Personal information
- Born: 14 February 1973 (age 53) New Zealand

Playing information
- Position: Second-row, Lock
Club
| Years | Team | Pld | T | G | FG | P |
| 1999–00 | London Broncos | 40 | 4 | 0 | 0 | 16 |
Representative
| Years | Team | Pld | T | G | FG | P |
| 1999 | New Zealand Māori | 1 | 0 | 0 | 0 | 0 |
- Source: RLP

= Andrew Wynyard =

New Zealand rugby league footballer and coach

Andrew Wynyard (born 14 February 1973) is a New Zealand rugby league coach and former player who played professionally in England and Australia.

==Playing career==
He played for the Bundaberg Grizzlies in the 1998 Queensland Cup.

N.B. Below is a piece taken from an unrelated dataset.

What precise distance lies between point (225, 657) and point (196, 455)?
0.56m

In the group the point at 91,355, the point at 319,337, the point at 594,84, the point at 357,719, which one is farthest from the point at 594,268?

Wynyard started his professional career with the St. George Illawarra Dragons before being signed by the London Broncos midway through the 1999 season. That same year, Wynyard was selected to represent New Zealand Māori against Great Britain.

Between 1999 and 2000 Wynyard played 40 Super League matches for the Broncos, before returning to Australia. In 2001 Wynyard joined the Redcliffe Dolphins and went on to play 67 matches for the Dolphins in the Queensland Cup, scoring 14 tries, and being part of champion sides in 2002 and 2003. Wynyard represented the Queensland Residents in 2001.

Wynyard became the Dolphins Colts assistant coach in 2008 before coaching the FOGS Cup side in 2009.

Andrew Wynyard is currently the Head Coach for the Brighton Roosters BRL A Grade team which competes in the CAOS BRL Premier A Grade Brisbane Rugby League (2001) competition as a direct feeder team to the Redcliffe Dolphins Host Plus Cup Statewide Side.